Глядя на прошлое из нашего прекрасного европейского настоящего, мы можем подумать, что предлагаемая тема интересна, только чтобы вспомнить о канувших в Лету цивилизациях и ценностях, об эпохе экзальтированной веры, паломничеств и крестовых походов. Ведь мы живем в мире, в котором религия и церковь, согласно нескольким (не всем) европейским конституциям, включая российскую, отделены от государства. В истории искусства, если понимать ее широко, исторически непредвзято, всё немного сложнее. Конечно, ни иконопись, ни драгоценные реликварии, ни церковное зодчество не назовешь столбовой дорогой искусства Европы последних двух столетий. Однако Николай I сделал-таки одним из символов Санкт-Петербурга Исаакиевский собор, лучшие русские художники XIX – начала XX века расписывали церкви. Фрески Михаила Нестерова в храме Св. Александра Невского в грузинском селе Абастумани (1899–1904) были написаны по заказу императорской семьи. Франция, чтобы загладить «грехи» Парижской коммуны, построила на вершине холма Мучеников, Монмартра, на месте легендарного мученичества св. Дионисия, масштабную базилику Святого Сердца. Несмотря на неприязнь многих парижан (ибо грехи значились не только за коммуной) Сакре-Кёр стала вертикальной и, следовательно, смысловой доминантой Парижа. По тому же пути, и тоже чтобы извиниться перед небом за пролитую кровь и беспорядки, пошла богатая Барселона, поручив Антони Гауди создать искупительный храм Святого Семейства, Саграда Фамилия. Подчеркну, именно искупительный храм, не собор и не приходскую церковь. Эта невероятно новаторская и одновременно невероятно «средневековая» церковь строится по сей день и безусловно является одним из символов Испании.
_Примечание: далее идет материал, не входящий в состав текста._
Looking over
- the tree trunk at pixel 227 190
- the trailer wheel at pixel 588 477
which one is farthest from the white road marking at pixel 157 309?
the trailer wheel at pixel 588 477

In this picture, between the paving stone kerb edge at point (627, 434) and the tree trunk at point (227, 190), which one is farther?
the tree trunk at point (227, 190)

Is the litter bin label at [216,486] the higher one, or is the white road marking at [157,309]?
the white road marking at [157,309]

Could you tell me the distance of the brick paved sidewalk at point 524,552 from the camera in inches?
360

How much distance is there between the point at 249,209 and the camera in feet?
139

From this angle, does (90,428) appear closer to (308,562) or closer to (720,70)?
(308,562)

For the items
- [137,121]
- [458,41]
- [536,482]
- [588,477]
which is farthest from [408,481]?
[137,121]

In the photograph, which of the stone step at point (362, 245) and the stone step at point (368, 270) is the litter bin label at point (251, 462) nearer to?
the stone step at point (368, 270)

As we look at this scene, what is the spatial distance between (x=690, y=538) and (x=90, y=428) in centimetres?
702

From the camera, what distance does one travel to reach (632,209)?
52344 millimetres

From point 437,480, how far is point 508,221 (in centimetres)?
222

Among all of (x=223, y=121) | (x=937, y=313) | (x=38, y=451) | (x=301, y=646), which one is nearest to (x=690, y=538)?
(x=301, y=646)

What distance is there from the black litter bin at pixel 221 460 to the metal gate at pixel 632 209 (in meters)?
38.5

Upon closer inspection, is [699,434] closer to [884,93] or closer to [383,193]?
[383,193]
В XX столетии каждый второй крупный художник брался за религиозные темы, иногда в личном поиске, для себя или для «вечности», иногда выполняя заказ религиозной организации. Жоржа Руо можно считать христианским художником. Марк Шагал иллюстрировал Библию, создал серию масштабных полотен на библейские сюжеты, хранящихся сегодня в музее его имени в Ницце, выполнял заказы как для готических соборов, так и для синагоги. Его витражи украшают центральную заалтарную капеллу Реймсского собора (илл. 110). Их «инаугурация» в 1974 году в присутствии советского посла стала настоящим историческим событием: самый знаменитый еврейский художник, оставивший Россию после Революции, украсил важнейший для истории Франции христианский храм.